Em declarações ao DN, Paulo Rangel lembra que o pacto assinado esta semana "é um consenso entre o grupo socialista europeu, o grupo liberal e o grupo PPE [Partido Popular Europeu]". Este último, é o que integra o PSD nas suas fileiras.
No fundo, o que está em causa neste documento, assente em cinco regulamentos que ainda terão de ser votados no Parlamento Europeu, é "criar um equilíbrio entre as condições de aceitação de migrantes e requerentes de asilo no espaço europeu, com respeito pelos seus eixos fundamentais, mas também pelas necessidades de segurança da própria UE", sustenta Paulo Rangel.
Este acordo não encontrou consenso entre os partidos e há argumentos apresentados por todas as partes e com a previsão de consequências para as políticas nacionais de cada Estado-membro.

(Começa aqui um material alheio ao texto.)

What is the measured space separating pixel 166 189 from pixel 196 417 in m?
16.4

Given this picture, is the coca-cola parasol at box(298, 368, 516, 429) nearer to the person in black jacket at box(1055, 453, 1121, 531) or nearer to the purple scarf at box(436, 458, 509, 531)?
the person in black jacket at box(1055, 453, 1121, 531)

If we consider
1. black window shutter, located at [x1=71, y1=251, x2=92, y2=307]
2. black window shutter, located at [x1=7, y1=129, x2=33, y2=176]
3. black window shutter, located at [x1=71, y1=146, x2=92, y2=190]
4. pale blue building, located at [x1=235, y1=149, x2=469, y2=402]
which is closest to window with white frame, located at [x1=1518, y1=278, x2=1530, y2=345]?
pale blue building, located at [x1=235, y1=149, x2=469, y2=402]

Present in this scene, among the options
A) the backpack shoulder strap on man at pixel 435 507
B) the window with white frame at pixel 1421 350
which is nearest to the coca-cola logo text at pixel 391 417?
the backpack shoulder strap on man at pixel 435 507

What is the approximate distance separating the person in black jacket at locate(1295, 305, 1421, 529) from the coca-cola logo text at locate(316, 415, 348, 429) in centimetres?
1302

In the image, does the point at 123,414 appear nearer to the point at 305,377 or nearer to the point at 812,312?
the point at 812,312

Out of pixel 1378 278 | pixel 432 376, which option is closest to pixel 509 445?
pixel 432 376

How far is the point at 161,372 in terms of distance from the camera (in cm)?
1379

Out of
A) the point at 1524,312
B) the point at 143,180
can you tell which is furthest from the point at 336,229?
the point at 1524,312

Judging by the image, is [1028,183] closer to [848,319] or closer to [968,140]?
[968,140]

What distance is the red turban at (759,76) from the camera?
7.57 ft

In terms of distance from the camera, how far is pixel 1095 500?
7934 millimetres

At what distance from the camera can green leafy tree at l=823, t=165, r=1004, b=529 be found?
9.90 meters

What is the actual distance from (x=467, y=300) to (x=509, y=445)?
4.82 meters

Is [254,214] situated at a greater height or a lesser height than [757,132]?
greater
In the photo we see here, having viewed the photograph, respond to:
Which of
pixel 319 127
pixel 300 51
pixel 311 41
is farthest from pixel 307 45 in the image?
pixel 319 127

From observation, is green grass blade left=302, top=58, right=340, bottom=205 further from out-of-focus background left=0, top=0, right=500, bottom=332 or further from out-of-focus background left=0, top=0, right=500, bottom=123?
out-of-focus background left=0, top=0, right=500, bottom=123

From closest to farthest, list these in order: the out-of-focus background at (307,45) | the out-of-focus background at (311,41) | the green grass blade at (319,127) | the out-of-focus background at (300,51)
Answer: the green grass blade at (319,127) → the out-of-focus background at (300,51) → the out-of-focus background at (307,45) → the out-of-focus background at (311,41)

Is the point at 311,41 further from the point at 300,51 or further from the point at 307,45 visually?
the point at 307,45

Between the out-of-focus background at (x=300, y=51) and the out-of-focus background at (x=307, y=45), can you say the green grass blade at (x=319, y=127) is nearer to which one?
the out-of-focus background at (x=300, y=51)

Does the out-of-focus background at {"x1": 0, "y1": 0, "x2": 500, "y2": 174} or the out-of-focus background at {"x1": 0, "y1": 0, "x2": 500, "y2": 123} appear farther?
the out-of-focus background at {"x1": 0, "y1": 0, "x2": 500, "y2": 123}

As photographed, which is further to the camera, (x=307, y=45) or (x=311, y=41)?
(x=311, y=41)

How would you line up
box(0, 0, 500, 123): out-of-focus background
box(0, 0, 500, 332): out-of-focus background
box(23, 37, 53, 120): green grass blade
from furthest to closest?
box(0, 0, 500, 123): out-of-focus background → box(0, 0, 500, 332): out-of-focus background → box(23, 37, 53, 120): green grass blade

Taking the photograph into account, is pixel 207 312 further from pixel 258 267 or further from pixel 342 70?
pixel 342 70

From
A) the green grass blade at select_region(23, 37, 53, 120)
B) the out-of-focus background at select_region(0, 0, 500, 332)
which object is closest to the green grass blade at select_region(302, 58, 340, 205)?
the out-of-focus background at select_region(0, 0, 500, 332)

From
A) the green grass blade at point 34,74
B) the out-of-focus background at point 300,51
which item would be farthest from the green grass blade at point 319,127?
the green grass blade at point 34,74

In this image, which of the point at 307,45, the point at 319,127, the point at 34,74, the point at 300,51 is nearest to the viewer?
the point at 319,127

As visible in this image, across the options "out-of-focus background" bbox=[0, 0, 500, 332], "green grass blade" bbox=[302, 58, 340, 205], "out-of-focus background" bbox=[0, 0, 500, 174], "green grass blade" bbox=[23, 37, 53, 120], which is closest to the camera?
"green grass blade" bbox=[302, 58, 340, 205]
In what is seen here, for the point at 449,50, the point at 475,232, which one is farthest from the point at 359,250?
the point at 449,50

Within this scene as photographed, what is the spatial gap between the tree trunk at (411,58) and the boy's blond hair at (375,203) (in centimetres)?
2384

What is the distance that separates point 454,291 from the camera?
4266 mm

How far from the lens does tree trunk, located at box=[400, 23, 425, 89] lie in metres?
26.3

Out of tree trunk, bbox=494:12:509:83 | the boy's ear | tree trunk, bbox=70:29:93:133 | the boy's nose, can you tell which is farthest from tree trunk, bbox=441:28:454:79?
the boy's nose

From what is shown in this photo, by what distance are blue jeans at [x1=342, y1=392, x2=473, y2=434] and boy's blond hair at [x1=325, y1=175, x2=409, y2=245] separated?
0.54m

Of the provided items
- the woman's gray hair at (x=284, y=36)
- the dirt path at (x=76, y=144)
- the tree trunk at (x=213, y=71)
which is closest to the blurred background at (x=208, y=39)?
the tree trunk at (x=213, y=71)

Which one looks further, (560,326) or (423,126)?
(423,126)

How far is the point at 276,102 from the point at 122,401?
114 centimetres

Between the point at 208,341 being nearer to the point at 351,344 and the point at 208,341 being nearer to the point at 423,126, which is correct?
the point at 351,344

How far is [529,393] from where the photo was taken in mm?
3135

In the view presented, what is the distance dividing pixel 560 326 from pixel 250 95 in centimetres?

Segundo uma declaração do eurodeputado do Bloco de Esquerda José Gusmão, publicada na página esquerda.net, "o consenso a que se chegou esta manhã [na quarta-feira] mostra como a agenda da extrema-direita conseguiu permear todas as instituições europeias. Mas importa sublinhar: este acordo foi atingido com a liderança e participação ativa do centro, pela direita, os liberais e os socialistas. É, portanto, reflexo da derrota dos direitos humanos na política europeia", afirma o deputado, acrescentando que "este pacto institucionaliza todas as violações de direitos fundamentais e de direito ao asilo que temos denunciado, quer nos Estados-membros, quer nos países terceiros com que a UE se relaciona. No fundo, este Pacto dá licença para matar, perseguir, deter e deportar."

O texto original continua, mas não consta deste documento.